0xEA credo si inserisca come EA,

0xEE come EE, una volta scritti dovresti leggere, se non ricordo male,  AGP DRIVING CONTROL EA ... non ho a portata di mano un chipset VIA purtroppo   :Rolling Eyes: 

Anche se il Preemptible non fosse la causa dei tuoi problemi, ti consiglio comunque di disabilitarlo, dato che sui 2.6.x sembra non garantisca incrementi prestazionali, anzi qualcuno sostiene peggiori la "reattività"

----------

## ProT-0-TypE

per ora non mi si è più piantato e tra l'altro cambiando dal 4x al 2x non ho notato peggioramenti...

ora provo coi cambiamenti che mi hai detto tu e vediamo come reagisce...

----------

## mfkr79

OK, tienici informati...

EDIT: Ti ricordo di aggiungere il tag [RISOLTO] al titolo del topic quando ti riterrai soddisfatto della config & stabilità del pc

Ciao

----------

## ProT-0-TypE

dopo prove su prove mi ritengo soddisfatto, il pc non si è più piantato!

Ho risolto cambiando la velocità dell'AGP da 4x a 2x (le prestazioni mi sembrano pressochè identiche)

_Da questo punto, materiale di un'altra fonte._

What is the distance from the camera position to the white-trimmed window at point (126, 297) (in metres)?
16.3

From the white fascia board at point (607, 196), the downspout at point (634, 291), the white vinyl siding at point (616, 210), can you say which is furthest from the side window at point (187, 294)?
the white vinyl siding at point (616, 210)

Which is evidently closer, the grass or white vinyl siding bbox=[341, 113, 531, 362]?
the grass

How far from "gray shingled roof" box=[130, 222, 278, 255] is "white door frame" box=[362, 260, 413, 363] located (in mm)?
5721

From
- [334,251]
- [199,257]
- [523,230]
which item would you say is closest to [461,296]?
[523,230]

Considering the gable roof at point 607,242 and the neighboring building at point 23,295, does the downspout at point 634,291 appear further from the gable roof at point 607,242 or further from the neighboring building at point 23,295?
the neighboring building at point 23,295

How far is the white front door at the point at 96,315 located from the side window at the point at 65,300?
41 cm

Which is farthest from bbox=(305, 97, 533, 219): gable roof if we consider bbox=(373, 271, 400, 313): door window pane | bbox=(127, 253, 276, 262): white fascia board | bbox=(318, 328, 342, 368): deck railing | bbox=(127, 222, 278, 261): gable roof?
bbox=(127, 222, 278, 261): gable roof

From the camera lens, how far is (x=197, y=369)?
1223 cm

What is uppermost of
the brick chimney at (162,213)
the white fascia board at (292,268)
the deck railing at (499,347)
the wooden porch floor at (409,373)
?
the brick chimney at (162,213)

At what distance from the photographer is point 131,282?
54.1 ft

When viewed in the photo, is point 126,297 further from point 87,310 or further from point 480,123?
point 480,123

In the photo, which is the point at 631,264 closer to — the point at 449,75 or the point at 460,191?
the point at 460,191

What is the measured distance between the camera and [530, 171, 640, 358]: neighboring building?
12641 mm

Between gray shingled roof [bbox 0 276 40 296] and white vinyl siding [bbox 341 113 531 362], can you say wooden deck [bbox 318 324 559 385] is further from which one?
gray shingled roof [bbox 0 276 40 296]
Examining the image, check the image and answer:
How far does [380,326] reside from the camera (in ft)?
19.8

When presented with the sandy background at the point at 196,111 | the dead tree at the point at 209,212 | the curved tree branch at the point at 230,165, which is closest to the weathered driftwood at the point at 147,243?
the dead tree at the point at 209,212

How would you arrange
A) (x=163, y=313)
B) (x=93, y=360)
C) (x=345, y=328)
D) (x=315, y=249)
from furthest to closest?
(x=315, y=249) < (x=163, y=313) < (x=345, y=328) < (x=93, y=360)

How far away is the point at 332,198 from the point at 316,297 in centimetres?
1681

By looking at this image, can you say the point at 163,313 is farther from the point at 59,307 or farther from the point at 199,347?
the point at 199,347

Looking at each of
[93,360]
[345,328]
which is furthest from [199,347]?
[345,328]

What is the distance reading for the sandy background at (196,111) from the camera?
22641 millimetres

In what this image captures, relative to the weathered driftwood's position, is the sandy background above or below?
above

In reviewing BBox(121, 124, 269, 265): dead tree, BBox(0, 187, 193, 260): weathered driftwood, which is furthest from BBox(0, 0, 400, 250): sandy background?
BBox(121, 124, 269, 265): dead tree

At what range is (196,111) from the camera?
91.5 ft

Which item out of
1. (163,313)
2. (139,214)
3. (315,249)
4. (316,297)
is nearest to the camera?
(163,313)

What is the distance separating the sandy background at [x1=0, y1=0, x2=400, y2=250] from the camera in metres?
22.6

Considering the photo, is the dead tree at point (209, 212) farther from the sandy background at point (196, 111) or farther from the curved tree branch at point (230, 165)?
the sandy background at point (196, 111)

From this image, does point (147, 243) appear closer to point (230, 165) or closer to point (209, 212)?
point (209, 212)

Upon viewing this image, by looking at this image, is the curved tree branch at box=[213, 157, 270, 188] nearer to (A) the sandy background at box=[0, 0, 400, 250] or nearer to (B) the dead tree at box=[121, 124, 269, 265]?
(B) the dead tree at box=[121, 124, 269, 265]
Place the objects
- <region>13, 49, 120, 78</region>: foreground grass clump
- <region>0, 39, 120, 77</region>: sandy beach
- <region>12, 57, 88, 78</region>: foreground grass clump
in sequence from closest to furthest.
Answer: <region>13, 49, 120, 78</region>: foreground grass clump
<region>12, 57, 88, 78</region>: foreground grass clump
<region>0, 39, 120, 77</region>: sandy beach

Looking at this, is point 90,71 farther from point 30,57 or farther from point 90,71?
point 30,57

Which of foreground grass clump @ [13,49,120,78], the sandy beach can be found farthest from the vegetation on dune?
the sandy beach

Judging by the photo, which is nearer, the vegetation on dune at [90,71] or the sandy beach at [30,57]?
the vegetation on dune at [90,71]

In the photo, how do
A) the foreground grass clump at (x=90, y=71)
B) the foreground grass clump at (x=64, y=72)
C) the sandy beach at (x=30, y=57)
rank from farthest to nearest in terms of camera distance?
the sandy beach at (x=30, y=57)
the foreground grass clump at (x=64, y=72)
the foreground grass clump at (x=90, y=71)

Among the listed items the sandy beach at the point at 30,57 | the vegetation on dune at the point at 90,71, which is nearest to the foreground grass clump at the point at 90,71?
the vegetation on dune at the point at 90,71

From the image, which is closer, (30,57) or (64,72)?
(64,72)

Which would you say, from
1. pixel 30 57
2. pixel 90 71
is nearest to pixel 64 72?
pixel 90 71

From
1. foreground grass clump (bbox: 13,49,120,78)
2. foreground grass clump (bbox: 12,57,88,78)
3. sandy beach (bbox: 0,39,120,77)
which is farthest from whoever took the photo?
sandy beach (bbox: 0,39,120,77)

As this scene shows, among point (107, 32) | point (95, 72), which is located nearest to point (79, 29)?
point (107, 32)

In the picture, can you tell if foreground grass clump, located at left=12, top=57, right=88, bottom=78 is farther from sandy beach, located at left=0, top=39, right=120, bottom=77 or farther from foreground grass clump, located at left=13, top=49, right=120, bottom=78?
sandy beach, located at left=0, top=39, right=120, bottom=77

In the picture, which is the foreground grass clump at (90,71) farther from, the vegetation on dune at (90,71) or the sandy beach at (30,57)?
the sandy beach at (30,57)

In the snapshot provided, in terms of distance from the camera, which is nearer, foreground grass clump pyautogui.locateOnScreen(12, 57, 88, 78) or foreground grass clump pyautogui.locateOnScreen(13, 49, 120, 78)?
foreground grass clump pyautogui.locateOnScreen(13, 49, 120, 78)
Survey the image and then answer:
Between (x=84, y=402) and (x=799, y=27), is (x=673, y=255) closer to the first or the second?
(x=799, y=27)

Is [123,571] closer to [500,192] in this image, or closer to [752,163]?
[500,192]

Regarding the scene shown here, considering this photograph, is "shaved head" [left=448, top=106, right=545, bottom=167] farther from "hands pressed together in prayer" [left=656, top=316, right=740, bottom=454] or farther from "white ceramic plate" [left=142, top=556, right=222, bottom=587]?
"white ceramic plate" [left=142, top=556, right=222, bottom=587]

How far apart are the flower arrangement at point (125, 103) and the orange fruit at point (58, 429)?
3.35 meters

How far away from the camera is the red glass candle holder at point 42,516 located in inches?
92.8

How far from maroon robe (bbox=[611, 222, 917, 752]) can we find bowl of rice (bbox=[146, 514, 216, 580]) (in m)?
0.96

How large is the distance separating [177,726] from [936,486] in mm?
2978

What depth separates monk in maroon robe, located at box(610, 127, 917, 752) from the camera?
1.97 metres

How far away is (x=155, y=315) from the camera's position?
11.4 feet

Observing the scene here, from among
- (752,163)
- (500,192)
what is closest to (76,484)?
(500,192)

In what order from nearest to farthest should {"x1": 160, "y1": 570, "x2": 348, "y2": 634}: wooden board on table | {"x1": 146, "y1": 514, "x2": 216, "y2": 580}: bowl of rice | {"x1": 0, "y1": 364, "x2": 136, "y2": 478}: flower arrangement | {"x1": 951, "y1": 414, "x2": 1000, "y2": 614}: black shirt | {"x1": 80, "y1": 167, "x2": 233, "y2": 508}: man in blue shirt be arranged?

togliendo il Preemptible Kernel non è cambiato nulla, e non era quello la causa di instabilità

il DRIVE STRENGH e il DRIVING CONTROL credo siano 2 cose diverse, perchè ho provato a modificare i valori di quest'ultimo, ma c'è un solo parametro.. per cui ho lasciato il valore AUTO

mfkr79 grazie mille per il suggerimento perchè hai risolto il problema che mi teneva ancora legato a winzozz   :Embarassed: 

----------